— START —
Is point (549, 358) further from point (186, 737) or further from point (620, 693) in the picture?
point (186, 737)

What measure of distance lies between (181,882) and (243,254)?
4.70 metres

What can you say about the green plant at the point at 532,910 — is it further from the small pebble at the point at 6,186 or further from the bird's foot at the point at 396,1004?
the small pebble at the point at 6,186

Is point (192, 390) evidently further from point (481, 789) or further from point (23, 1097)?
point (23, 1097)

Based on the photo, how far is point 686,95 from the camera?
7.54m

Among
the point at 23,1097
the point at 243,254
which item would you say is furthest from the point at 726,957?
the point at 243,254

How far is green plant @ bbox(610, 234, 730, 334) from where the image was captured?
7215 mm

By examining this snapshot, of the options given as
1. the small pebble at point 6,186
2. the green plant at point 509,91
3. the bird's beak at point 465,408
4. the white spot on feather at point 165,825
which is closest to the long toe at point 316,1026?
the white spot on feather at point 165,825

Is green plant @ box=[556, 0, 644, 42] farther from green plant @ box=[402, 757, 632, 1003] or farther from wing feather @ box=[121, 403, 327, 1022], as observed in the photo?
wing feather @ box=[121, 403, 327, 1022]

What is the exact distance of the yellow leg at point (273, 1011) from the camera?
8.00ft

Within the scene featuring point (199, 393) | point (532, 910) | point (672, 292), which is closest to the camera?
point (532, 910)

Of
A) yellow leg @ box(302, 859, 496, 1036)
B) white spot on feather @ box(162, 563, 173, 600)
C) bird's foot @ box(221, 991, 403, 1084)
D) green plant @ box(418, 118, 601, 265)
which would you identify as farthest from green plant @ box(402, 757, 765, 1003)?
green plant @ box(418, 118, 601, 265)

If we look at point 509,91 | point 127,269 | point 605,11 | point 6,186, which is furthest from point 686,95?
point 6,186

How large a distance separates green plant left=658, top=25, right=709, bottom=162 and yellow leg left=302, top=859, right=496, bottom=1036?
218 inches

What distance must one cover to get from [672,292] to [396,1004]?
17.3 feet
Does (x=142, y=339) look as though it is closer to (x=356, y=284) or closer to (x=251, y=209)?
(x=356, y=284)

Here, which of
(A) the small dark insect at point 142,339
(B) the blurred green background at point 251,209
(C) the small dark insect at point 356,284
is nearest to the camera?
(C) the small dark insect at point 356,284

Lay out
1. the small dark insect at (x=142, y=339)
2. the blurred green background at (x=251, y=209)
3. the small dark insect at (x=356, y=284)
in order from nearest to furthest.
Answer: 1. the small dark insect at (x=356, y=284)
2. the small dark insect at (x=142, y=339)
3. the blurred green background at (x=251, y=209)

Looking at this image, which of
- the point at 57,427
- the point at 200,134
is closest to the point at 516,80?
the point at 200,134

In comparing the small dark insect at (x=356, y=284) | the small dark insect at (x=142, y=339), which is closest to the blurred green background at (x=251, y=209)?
— END —
→ Short task
Transcribe the data character for character, from the line containing "How large a" through the end of the data, inclusive.

→ The output
How large a distance separates green plant left=658, top=25, right=709, bottom=162 and yellow leg left=302, top=859, right=496, bottom=1036?
218 inches

What distance must one cover to get from [672,292] to [396,1004]?
17.3 feet
Does (x=142, y=339) look as though it is closer to (x=356, y=284) or closer to (x=251, y=209)?
(x=356, y=284)

Here, which of
(A) the small dark insect at point 142,339
(B) the blurred green background at point 251,209
(C) the small dark insect at point 356,284
is nearest to the camera?
(C) the small dark insect at point 356,284

Lay out
1. the small dark insect at (x=142, y=339)
2. the blurred green background at (x=251, y=209)
3. the small dark insect at (x=356, y=284)
in order from nearest to furthest.
Answer: 1. the small dark insect at (x=356, y=284)
2. the small dark insect at (x=142, y=339)
3. the blurred green background at (x=251, y=209)

Looking at this image, which of
- the point at 57,427
- the point at 200,134
is closest to the point at 516,80?
the point at 200,134

In comparing the small dark insect at (x=356, y=284) | the small dark insect at (x=142, y=339), which is closest to the blurred green background at (x=251, y=209)?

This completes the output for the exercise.